_PROBLEM STATEMENT:_ Reproduce word for word the rows starting at the line that contains "Between [73,56] and" and continuing through the last line of the rows.

------ EXERCISE INPUTS

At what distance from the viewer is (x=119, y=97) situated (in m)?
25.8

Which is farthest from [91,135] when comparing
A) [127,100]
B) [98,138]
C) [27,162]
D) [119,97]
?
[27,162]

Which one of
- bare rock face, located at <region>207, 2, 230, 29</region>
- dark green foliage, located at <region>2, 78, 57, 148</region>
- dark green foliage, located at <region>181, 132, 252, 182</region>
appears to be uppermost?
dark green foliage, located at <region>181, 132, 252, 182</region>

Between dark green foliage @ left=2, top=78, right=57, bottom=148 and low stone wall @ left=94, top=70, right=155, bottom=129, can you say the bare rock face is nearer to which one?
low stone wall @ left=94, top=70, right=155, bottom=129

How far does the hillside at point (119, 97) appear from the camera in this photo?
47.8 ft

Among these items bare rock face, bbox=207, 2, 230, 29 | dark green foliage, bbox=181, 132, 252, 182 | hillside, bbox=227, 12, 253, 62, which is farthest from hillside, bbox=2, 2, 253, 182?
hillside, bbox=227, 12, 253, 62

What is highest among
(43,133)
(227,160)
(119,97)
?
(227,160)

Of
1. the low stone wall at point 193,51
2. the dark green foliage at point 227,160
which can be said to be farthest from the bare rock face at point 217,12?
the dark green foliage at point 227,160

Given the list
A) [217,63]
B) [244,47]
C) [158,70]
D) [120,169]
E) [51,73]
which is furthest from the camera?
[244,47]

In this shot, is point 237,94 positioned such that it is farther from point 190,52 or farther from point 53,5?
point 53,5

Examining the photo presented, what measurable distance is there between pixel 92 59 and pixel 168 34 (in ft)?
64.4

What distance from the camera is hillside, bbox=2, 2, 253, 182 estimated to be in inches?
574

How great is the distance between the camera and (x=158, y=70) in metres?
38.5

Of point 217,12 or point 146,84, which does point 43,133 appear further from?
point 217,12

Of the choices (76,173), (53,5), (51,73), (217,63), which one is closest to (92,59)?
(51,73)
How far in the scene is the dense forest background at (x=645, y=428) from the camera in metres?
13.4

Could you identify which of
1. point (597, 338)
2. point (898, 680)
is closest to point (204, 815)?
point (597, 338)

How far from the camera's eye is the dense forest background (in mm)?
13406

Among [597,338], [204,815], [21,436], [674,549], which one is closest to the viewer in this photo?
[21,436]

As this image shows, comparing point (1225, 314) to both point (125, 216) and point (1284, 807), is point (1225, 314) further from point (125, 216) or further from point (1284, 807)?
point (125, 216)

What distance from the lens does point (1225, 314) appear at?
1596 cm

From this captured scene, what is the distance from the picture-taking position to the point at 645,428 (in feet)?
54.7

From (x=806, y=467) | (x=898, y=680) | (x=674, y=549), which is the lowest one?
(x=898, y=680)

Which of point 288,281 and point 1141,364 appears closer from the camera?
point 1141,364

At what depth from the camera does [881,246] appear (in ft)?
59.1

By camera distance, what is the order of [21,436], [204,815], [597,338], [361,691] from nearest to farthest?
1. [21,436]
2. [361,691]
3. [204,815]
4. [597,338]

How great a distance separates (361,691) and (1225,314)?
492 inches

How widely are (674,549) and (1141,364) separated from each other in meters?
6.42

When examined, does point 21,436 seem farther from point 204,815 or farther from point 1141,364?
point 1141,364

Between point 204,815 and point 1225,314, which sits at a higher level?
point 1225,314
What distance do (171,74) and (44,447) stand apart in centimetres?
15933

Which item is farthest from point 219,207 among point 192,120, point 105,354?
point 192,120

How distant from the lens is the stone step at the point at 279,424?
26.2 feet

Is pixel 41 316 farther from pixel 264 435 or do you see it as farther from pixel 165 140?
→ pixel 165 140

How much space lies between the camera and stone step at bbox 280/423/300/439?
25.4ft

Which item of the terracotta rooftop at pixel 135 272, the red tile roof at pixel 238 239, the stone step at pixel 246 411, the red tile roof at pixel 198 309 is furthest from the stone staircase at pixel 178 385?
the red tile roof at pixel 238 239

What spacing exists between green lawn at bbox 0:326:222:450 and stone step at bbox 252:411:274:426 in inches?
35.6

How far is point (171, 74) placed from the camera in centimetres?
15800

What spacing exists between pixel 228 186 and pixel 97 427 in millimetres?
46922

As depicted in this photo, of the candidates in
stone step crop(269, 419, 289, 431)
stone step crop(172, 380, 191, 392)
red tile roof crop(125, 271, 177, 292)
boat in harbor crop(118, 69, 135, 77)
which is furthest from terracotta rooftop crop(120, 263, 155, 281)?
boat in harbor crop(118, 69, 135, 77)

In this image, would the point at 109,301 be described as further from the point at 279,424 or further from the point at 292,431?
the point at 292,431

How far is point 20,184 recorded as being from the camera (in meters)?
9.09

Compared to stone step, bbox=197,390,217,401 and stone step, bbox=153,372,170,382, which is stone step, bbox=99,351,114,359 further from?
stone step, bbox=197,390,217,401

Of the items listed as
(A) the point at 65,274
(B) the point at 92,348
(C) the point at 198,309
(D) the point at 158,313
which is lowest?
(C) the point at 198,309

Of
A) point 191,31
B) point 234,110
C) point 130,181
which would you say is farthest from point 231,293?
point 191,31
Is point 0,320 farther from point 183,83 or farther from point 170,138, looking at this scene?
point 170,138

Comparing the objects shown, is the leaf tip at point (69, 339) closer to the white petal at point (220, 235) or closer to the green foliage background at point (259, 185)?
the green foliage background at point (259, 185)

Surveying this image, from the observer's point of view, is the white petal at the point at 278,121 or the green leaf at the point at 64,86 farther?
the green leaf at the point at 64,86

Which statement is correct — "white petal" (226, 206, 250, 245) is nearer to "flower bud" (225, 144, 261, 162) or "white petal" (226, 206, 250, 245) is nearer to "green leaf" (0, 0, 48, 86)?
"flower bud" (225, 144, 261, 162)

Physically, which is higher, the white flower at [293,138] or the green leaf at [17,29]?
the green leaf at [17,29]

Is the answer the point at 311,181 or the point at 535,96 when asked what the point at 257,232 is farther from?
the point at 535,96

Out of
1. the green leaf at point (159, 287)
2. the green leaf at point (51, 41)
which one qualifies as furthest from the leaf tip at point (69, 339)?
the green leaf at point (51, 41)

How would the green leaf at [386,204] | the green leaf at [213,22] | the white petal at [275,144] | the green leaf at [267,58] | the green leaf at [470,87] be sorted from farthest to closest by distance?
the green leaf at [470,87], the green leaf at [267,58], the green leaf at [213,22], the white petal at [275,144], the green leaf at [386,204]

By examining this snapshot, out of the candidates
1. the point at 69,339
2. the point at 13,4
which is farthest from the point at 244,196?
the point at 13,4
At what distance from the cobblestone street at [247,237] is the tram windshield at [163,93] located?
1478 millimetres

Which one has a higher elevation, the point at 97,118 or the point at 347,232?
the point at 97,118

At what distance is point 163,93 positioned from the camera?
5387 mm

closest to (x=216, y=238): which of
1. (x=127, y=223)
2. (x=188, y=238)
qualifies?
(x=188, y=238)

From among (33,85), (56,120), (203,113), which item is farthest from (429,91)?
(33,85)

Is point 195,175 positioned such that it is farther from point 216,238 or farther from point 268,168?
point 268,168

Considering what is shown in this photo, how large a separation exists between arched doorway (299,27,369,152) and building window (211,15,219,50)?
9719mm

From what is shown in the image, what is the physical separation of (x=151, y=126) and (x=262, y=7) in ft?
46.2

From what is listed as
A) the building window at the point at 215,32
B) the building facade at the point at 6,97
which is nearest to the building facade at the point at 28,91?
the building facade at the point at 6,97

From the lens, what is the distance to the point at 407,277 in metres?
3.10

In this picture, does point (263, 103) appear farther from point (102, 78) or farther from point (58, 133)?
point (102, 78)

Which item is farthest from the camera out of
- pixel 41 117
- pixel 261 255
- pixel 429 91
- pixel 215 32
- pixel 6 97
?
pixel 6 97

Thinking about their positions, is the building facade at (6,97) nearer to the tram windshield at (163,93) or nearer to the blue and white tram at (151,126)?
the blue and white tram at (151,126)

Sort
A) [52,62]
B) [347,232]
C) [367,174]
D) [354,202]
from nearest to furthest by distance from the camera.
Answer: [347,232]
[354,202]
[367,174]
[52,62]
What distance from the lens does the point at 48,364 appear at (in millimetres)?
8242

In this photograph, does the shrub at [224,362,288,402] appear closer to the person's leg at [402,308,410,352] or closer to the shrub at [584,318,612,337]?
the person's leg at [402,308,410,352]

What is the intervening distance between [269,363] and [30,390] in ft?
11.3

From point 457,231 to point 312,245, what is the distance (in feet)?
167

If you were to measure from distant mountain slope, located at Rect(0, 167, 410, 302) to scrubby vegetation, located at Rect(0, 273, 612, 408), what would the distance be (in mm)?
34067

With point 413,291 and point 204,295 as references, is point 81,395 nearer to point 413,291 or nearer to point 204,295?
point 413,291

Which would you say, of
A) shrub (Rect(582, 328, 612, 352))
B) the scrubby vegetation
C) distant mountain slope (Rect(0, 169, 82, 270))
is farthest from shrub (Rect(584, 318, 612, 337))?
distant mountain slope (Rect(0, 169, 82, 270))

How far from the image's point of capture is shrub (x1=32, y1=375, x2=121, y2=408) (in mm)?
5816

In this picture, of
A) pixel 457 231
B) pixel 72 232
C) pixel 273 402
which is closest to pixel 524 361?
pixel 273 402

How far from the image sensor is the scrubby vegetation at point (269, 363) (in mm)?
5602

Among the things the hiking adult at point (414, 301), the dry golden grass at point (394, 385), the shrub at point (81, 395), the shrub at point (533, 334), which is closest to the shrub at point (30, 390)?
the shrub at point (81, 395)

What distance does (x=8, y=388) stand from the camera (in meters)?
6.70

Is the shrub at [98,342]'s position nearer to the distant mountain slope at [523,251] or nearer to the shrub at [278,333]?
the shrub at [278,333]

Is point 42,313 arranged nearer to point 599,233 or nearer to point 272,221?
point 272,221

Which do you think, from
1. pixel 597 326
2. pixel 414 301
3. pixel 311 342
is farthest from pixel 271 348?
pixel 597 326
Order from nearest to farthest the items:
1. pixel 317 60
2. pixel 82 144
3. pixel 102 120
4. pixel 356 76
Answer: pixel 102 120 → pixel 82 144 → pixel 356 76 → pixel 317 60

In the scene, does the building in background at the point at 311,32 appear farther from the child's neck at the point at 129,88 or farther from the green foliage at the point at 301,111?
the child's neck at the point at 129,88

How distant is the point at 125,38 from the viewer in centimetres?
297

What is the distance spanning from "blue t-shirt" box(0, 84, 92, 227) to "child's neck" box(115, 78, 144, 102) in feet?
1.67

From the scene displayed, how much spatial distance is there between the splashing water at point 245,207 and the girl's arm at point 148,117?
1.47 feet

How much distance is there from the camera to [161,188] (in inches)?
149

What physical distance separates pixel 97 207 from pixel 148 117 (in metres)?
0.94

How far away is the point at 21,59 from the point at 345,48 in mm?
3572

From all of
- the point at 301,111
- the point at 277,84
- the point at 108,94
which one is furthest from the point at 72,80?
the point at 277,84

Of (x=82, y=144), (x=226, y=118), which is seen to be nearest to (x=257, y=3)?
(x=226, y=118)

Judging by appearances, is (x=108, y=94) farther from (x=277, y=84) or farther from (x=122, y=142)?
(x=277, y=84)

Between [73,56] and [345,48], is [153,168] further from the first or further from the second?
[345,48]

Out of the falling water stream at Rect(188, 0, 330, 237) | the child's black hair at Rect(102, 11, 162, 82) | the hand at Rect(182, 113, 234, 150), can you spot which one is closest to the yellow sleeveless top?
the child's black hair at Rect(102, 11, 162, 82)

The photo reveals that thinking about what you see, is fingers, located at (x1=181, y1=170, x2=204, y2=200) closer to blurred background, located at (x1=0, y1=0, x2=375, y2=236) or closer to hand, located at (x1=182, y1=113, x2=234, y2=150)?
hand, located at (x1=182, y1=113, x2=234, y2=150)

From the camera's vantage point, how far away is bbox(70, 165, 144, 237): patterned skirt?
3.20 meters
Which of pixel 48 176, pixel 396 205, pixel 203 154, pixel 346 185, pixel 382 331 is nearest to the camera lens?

------------

_ANSWER TO THIS TASK:_
Between [73,56] and [345,48], is [153,168] further from the first or further from the second?
[345,48]

Out of the falling water stream at Rect(188, 0, 330, 237) | the child's black hair at Rect(102, 11, 162, 82) | the hand at Rect(182, 113, 234, 150), can you spot which one is closest to the yellow sleeveless top?
the child's black hair at Rect(102, 11, 162, 82)

The photo reveals that thinking about what you see, is fingers, located at (x1=181, y1=170, x2=204, y2=200) closer to blurred background, located at (x1=0, y1=0, x2=375, y2=236) or closer to hand, located at (x1=182, y1=113, x2=234, y2=150)?
hand, located at (x1=182, y1=113, x2=234, y2=150)

From the camera's vantage point, how far away is bbox(70, 165, 144, 237): patterned skirt?
3.20 meters
Which of pixel 48 176, pixel 396 205, pixel 203 154, pixel 346 185, pixel 382 331 is nearest to the camera lens?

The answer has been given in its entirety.